EXTRAIT DU TEXTE ▸
○ ○ ○
Le Pierrot, ou Gilles, de Watteau, a regagné les cimaises du Louvre après restauration. Les couleurs, en retrouvant leur éclat, redonnent corps à ce portrait mystérieux et rassurant. Dans le vacarme du monde, cet homme immobile nous regarde fixement, et, surtout, garde le silence.
Il est là, debout, les bras ballants, dans son costume de Pierrot, les paupières et le dessous du nez légèrement rougis. On le reconnaît à sa collerette, son habit blanc à boutons, son pantalon flottant et son bonnet-calotte sous son chapeau de feutre. Il est né Pedrolino dans la comédie italienne, francisé en Pierrot dans les années 1680. Personnage farcesque, à l’origine faire-valoir d’Arlequin, il a longtemps incarné la naïveté et la gaucherie avant de devenir, avec le temps, un amoureux sentimental et un poète rêveur. En 1719, date vers laquelle il a sans doute été peint par Antoine Watteau (1684-1721), il n’a pas encore entendu parler du célèbre mime Jean-Gaspard Deburau (1796-1846) qui recréera son personnage au xixe siècle. Il n’a pas vu l’acteur Jean-Louis Barrault (Baptiste) lui rendre hommage dans Les Enfants du Paradis (1945), n’a pas lu le très beau conte Pierrot ou Les Secrets de la nuit de Michel Tournier (1979) et n’a pas goûté les douceurs Pierrot Gourmand lancées en 1924 par le confiseur Georges Evrard.
○ ○ ○
DONNÉES FOURNIES ▸
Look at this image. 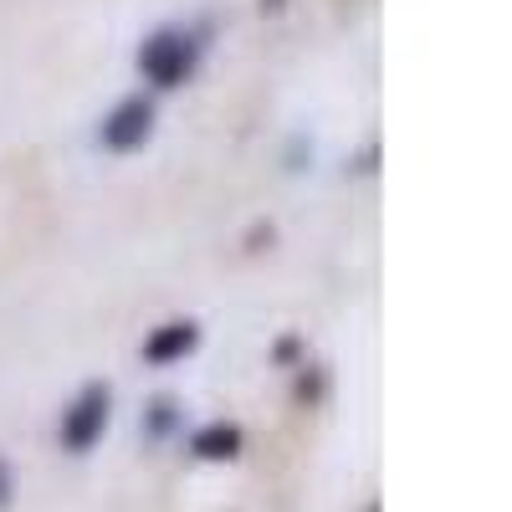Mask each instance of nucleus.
○ ○ ○
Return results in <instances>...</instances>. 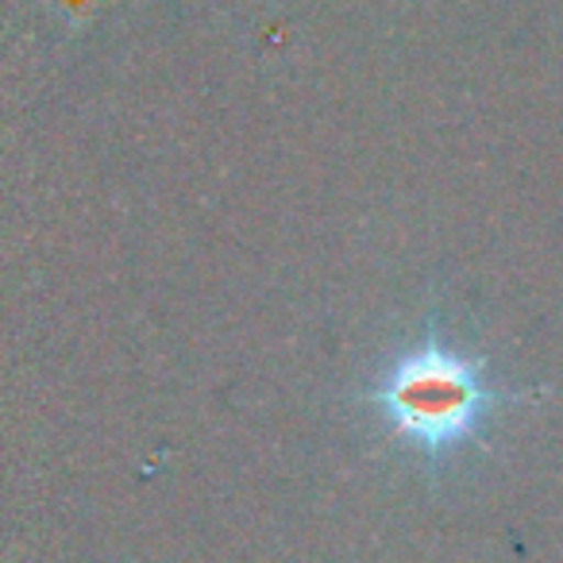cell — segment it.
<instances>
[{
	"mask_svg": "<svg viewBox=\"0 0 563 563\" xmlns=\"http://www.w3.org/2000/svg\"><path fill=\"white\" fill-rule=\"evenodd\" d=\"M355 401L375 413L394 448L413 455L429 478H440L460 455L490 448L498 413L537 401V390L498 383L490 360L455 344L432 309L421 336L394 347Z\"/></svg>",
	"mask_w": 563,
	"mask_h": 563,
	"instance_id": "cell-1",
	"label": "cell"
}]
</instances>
○ ○ ○
LE PROBLÈME ▸ Pouvez-vous reproduire intégralement, sans aucune modification, le texte sur le Pierrot de Watteau ?

EN RÉPONSE ▸
Le Pierrot, ou Gilles, de Watteau, a regagné les cimaises du Louvre après restauration. Les couleurs, en retrouvant leur éclat, redonnent corps à ce portrait mystérieux et rassurant. Dans le vacarme du monde, cet homme immobile nous regarde fixement, et, surtout, garde le silence.
Il est là, debout, les bras ballants, dans son costume de Pierrot, les paupières et le dessous du nez légèrement rougis. On le reconnaît à sa collerette, son habit blanc à boutons, son pantalon flottant et son bonnet-calotte sous son chapeau de feutre. Il est né Pedrolino dans la comédie italienne, francisé en Pierrot dans les années 1680. Personnage farcesque, à l’origine faire-valoir d’Arlequin, il a longtemps incarné la naïveté et la gaucherie avant de devenir, avec le temps, un amoureux sentimental et un poète rêveur. En 1719, date vers laquelle il a sans doute été peint par Antoine Watteau (1684-1721), il n’a pas encore entendu parler du célèbre mime Jean-Gaspard Deburau (1796-1846) qui recréera son personnage au xixe siècle. Il n’a pas vu l’acteur Jean-Louis Barrault (Baptiste) lui rendre hommage dans Les Enfants du Paradis (1945), n’a pas lu le très beau conte Pierrot ou Les Secrets de la nuit de Michel Tournier (1979) et n’a pas goûté les douceurs Pierrot Gourmand lancées en 1924 par le confiseur Georges Evrard.